→ Enunciado 1
¿Qué herramientas se borran del sistema educativo, según el texto sobre la educación y la violencia?
→ Enunciado 2
Prolonga el texto sobre la educación y la violencia a partir de su última frase.

→ Texto de lectura
● ● ●
Sin embargo, al igual que los medicamentos, este dopaje de los votantes tiene efectos secundarios que, por desgracia, pagan entre los mismos borregos. Y el más importante es el de la violencia. No sólo la tristemente famosa violencia machista que tantas mujeres asesina; también la violencia de todo tipo, incluso entre preadolescentes que pueden llegar a violar en grupo o a matar de una paliza. Todo esto no es casual, ni surge por generación espontánea, es algo que se va fraguando de manera lenta, continuada y consciente, por aquellos poderes, no sólo políticos, capaces de olvidar que existe algo llamado educación, pero que produce pocos réditos; algo que se llama cultura, pero que genera ciudadanos críticos.
Por eso, se borran del sistema educativo aquellas herramientas capaces de civilizar y madurar a nuestros jóvenes como la filosofía, el arte o la música; preocupados esencialmente de producir obreros cualificados, no personas. Por eso, se permiten anuncios (de un modo abrumador), donde se fomenta el juego on-line; los juegos violentos interactivos para cualquier soporte digital. Por eso no se pone freno a la producción de programas, no sólo denigrantes, sino demoledores, donde nuestros chicos aprenden a admirar a personajillos cuyo mayor mérito es haber tenido una relación amorosa con algún otro del mismo costal, o meter goles (por cierto, el precio del gol en España sale a una media tan astronómica que produce vértigo). Figuras de referencia, que las hay, capaces de motivar al estudio, el esfuerzo, la voluntad y las ganas de aprender, casi ninguno. Y todo, porque eso no da dinero rápido.
● ● ●
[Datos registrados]

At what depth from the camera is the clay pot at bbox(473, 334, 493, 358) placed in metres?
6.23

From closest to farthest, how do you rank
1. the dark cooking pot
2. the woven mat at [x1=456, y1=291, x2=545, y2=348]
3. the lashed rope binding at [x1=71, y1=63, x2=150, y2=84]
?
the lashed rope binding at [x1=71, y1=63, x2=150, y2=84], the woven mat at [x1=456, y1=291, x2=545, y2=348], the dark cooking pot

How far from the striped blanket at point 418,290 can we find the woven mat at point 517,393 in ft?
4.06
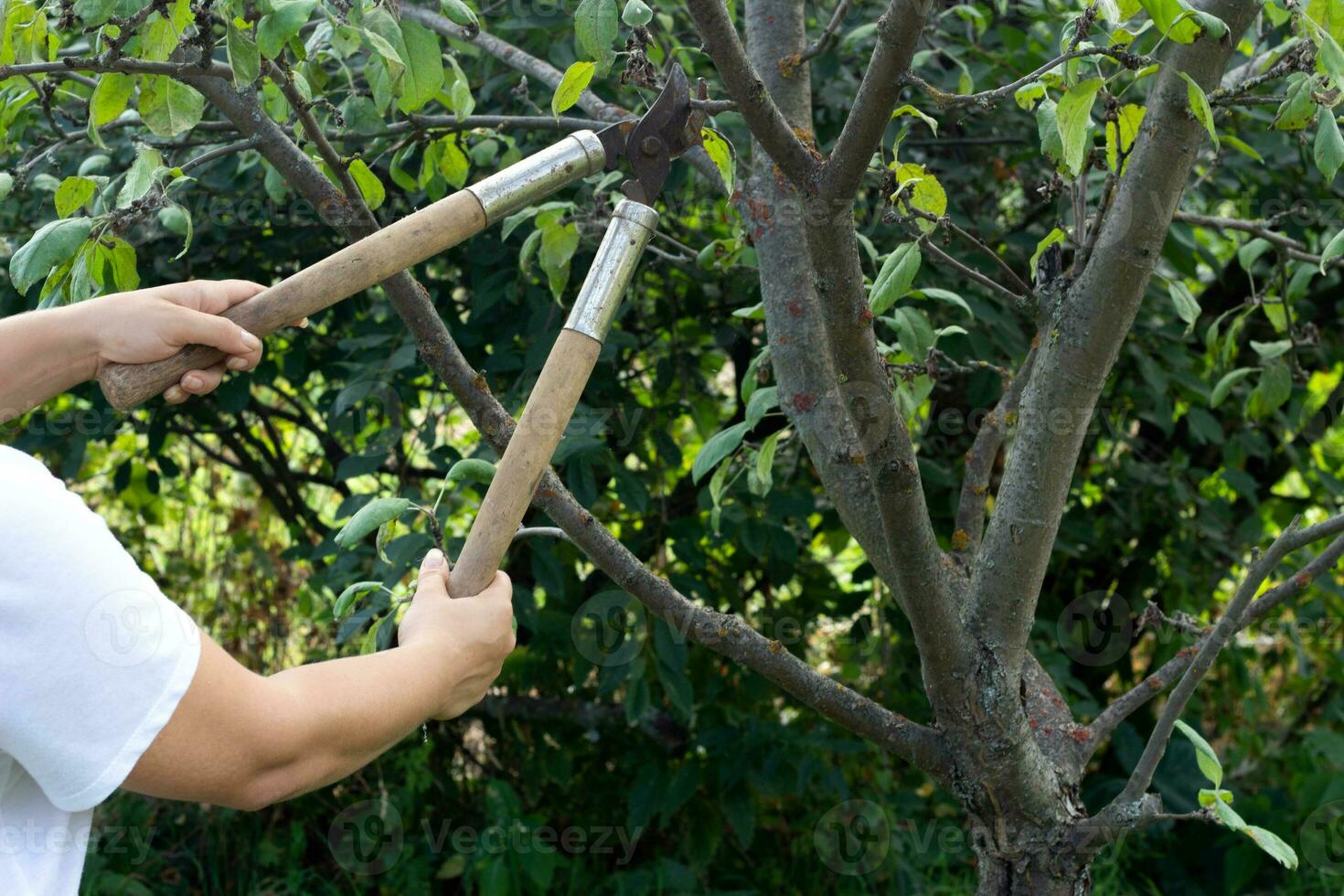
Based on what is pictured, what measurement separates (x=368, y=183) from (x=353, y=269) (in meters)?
0.55

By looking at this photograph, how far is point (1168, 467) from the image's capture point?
10.9ft

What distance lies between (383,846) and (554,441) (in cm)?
248

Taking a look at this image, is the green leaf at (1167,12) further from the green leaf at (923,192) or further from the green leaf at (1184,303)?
the green leaf at (1184,303)

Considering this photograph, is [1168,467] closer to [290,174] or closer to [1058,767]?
[1058,767]

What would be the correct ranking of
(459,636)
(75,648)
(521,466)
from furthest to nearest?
1. (521,466)
2. (459,636)
3. (75,648)

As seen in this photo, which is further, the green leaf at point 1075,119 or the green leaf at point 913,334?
the green leaf at point 913,334

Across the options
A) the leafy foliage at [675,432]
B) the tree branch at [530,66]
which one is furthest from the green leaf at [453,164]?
the tree branch at [530,66]

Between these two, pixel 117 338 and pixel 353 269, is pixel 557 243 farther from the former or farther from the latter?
pixel 117 338

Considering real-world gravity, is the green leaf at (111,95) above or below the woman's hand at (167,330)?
above

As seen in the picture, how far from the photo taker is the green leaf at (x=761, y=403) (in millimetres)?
1868

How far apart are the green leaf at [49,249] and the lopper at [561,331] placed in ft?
1.19

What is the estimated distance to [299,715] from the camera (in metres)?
0.93

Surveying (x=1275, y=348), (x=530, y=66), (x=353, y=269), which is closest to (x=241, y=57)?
(x=353, y=269)

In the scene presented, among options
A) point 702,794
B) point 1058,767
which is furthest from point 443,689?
point 702,794
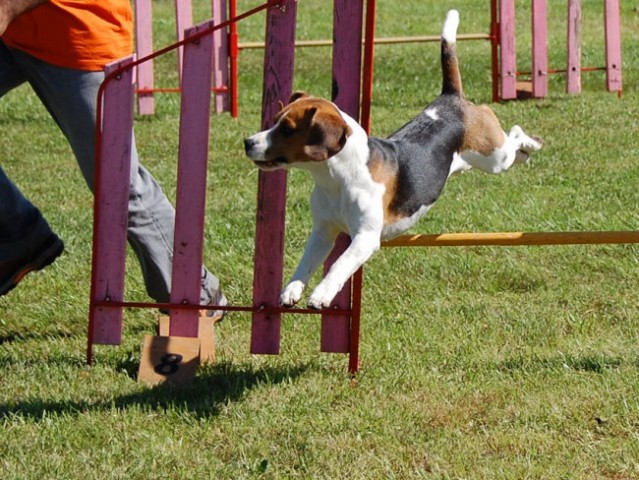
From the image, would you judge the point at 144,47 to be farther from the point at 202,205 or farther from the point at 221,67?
the point at 202,205

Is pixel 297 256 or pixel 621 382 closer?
pixel 621 382

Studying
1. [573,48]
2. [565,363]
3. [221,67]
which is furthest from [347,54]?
[573,48]

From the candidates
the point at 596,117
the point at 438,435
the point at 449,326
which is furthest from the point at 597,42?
the point at 438,435

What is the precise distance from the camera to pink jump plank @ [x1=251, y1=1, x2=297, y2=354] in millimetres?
4961

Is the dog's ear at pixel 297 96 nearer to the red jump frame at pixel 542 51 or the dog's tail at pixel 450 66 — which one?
the dog's tail at pixel 450 66

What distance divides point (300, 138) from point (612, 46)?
29.0ft

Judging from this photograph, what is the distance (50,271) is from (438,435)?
3.08 m

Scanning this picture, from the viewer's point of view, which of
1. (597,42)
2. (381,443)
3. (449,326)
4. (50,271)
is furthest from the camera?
(597,42)

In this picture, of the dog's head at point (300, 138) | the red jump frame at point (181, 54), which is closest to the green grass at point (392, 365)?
the dog's head at point (300, 138)

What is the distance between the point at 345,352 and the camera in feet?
17.4

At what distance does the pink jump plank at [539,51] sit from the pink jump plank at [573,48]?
0.25 metres

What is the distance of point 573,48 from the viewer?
12633 millimetres

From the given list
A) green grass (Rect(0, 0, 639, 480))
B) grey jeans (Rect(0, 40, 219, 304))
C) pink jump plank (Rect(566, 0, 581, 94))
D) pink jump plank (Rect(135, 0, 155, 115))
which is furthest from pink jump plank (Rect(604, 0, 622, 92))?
grey jeans (Rect(0, 40, 219, 304))

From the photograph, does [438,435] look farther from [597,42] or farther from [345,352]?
[597,42]
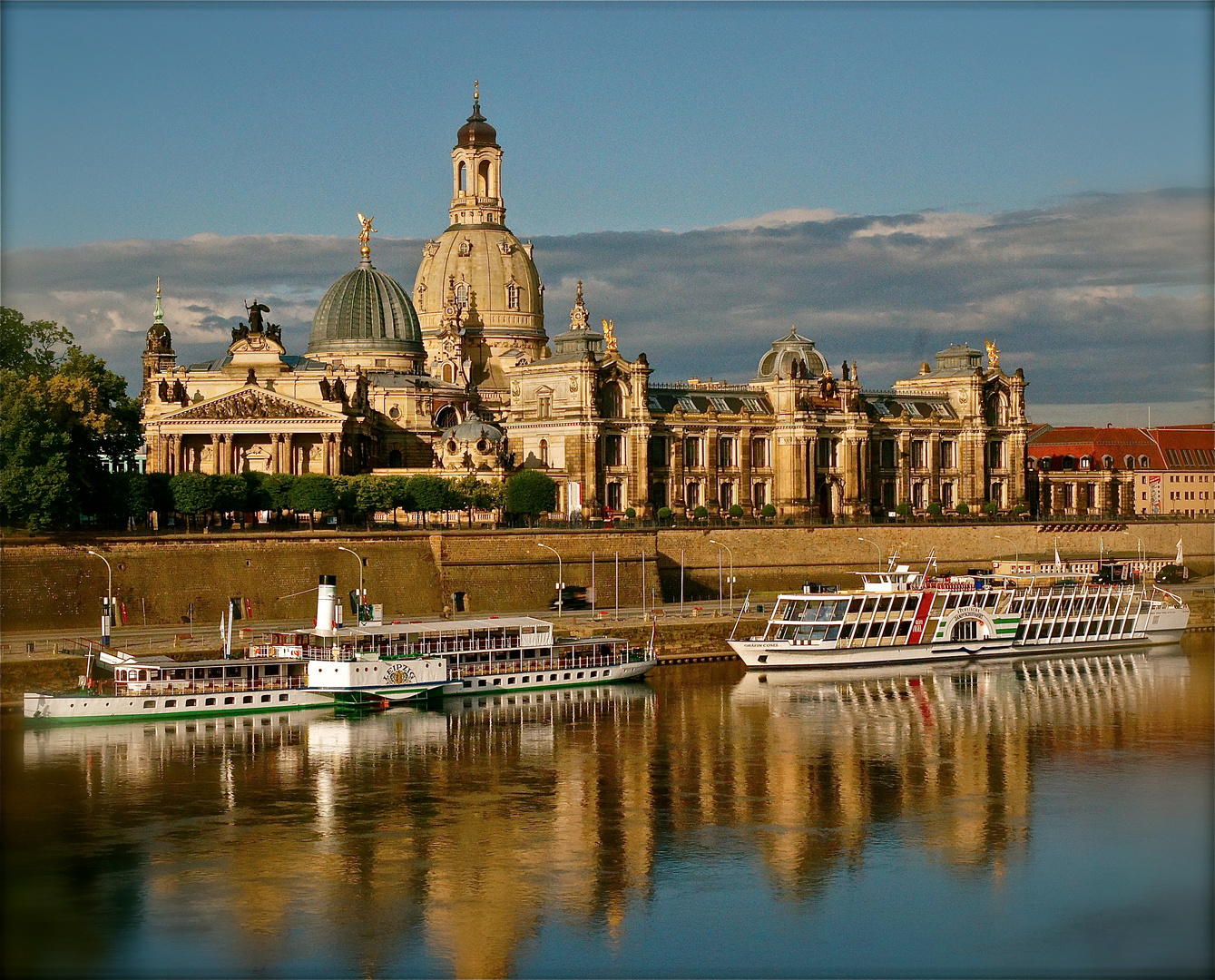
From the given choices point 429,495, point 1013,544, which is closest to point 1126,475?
point 1013,544

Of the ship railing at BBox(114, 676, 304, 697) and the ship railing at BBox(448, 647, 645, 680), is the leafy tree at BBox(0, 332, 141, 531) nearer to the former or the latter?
the ship railing at BBox(114, 676, 304, 697)

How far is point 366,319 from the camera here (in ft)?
442

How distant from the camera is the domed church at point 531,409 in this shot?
112 metres

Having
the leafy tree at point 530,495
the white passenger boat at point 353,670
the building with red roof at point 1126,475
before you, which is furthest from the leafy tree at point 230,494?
the building with red roof at point 1126,475

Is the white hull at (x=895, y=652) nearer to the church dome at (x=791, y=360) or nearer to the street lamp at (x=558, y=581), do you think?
the street lamp at (x=558, y=581)

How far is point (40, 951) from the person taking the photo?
35.7 m

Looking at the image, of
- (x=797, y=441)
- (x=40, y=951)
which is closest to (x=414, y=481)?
(x=797, y=441)

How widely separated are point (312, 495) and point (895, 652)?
113ft

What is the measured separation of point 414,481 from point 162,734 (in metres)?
42.0

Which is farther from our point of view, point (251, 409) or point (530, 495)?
point (530, 495)

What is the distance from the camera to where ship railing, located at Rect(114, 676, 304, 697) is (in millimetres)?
66562

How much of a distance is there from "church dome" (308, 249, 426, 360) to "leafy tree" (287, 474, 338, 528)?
3404 cm

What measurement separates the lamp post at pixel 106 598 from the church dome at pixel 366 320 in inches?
2009

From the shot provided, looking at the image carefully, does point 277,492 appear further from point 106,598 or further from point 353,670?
point 353,670
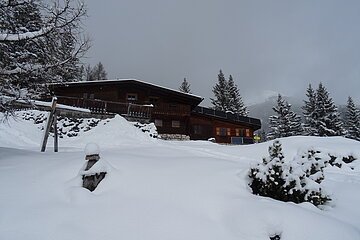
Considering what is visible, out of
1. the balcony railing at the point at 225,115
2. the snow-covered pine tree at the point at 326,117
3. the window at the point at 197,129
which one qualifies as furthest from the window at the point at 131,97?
the snow-covered pine tree at the point at 326,117

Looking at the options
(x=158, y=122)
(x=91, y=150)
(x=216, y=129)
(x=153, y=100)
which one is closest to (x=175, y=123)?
(x=158, y=122)

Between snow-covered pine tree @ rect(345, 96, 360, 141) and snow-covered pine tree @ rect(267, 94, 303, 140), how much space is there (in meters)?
6.65

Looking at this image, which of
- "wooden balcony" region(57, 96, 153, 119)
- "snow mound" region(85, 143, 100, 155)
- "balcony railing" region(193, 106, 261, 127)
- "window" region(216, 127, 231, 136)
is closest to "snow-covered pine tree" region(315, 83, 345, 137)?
"balcony railing" region(193, 106, 261, 127)

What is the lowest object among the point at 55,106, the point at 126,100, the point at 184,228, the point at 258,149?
the point at 184,228

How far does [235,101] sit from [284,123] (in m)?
8.92

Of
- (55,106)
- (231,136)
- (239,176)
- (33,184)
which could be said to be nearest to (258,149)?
(239,176)

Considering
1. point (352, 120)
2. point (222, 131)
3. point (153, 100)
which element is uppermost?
point (352, 120)

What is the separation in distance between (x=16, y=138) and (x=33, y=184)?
446 inches

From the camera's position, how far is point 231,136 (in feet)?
116

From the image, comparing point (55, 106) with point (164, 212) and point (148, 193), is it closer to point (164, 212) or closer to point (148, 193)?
point (148, 193)

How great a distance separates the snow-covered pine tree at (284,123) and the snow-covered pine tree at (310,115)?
104 inches

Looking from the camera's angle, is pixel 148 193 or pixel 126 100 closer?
pixel 148 193

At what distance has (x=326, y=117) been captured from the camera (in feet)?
123

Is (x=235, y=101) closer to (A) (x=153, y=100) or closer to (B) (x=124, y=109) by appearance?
(A) (x=153, y=100)
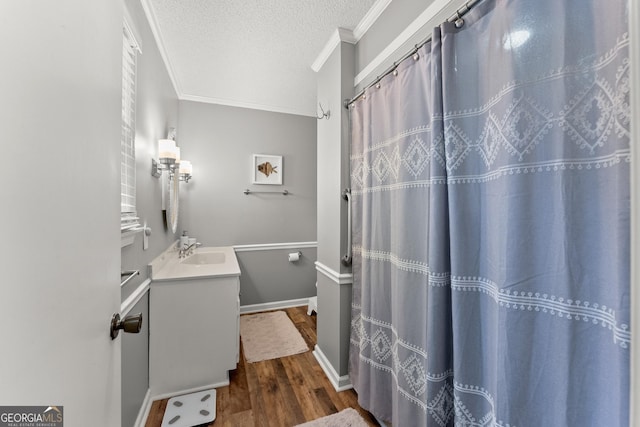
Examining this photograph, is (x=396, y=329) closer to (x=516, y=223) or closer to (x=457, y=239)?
(x=457, y=239)

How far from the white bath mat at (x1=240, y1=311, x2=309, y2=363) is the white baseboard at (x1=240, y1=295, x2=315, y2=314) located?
98mm

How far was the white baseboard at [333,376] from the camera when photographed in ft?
5.97

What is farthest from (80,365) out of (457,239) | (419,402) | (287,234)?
(287,234)

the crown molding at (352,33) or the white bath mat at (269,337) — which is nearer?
the crown molding at (352,33)

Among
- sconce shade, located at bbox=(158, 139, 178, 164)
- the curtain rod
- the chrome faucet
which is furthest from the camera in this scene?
the chrome faucet

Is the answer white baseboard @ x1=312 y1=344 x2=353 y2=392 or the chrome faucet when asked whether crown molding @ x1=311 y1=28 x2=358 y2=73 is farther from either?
white baseboard @ x1=312 y1=344 x2=353 y2=392

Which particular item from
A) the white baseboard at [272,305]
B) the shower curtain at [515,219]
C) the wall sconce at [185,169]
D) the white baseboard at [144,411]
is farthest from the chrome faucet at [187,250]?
the shower curtain at [515,219]

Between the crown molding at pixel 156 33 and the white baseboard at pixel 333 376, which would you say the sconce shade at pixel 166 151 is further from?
the white baseboard at pixel 333 376

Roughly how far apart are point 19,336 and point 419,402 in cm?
139

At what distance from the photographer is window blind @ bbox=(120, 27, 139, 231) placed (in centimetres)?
132

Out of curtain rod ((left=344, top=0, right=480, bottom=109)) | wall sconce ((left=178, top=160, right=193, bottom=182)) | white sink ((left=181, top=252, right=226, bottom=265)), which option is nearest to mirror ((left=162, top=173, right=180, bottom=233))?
wall sconce ((left=178, top=160, right=193, bottom=182))

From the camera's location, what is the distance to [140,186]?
5.22 ft

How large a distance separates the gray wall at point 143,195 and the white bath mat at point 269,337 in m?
0.87

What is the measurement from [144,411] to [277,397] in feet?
2.71
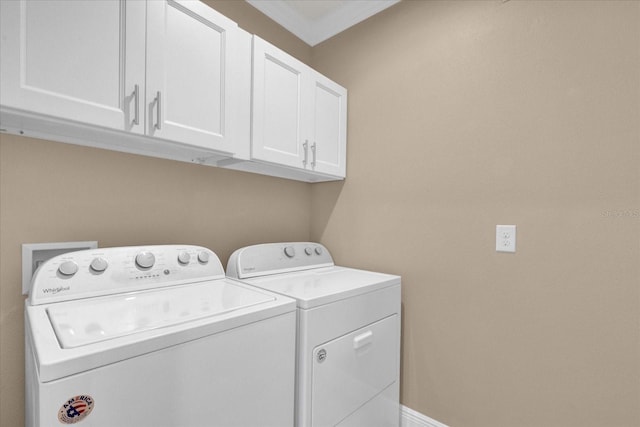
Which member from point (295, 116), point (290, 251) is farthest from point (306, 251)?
point (295, 116)

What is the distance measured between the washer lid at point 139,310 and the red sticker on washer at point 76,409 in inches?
4.4

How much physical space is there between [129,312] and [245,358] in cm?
38

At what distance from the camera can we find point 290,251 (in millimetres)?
1804

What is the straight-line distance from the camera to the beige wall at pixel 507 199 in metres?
1.19

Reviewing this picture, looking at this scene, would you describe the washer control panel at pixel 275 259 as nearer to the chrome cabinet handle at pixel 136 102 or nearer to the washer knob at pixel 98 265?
the washer knob at pixel 98 265

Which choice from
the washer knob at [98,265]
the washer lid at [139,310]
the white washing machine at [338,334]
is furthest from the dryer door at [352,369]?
the washer knob at [98,265]

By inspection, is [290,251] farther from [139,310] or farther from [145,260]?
[139,310]

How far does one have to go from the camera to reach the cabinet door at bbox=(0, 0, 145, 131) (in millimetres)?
856

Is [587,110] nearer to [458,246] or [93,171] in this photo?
[458,246]

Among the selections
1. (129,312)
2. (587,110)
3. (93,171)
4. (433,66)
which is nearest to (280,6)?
(433,66)

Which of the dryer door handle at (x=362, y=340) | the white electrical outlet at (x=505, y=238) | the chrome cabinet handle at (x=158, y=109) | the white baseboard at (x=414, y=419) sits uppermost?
the chrome cabinet handle at (x=158, y=109)

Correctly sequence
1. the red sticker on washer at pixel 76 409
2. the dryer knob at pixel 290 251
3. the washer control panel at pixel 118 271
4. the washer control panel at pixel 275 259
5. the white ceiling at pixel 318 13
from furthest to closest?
the white ceiling at pixel 318 13, the dryer knob at pixel 290 251, the washer control panel at pixel 275 259, the washer control panel at pixel 118 271, the red sticker on washer at pixel 76 409

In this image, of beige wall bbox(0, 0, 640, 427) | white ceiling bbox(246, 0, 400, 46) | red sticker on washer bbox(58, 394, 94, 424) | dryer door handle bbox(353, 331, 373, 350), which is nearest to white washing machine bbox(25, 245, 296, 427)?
red sticker on washer bbox(58, 394, 94, 424)

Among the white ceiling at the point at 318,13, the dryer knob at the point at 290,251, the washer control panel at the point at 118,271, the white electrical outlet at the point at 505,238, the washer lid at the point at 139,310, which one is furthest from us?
the white ceiling at the point at 318,13
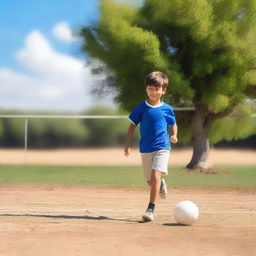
● ● ●
→ Resultado del ejercicio 1
La filosofía, el arte y la música.

→ Resultado del ejercicio 2
Pues bien, ya lo tienen, ciudadanos capacitados para admirar la banalidad, convertidos a la religión de la estupidez; y con la suficiente carga violenta para resultar un peligro manipulable en determinadas circunstancias: chicos aspirantes a machos-alfa; chicas soñando llegar a ser princesas en un cuento. En general, borregos ciegos a la destrucción del planeta y la degradación personal.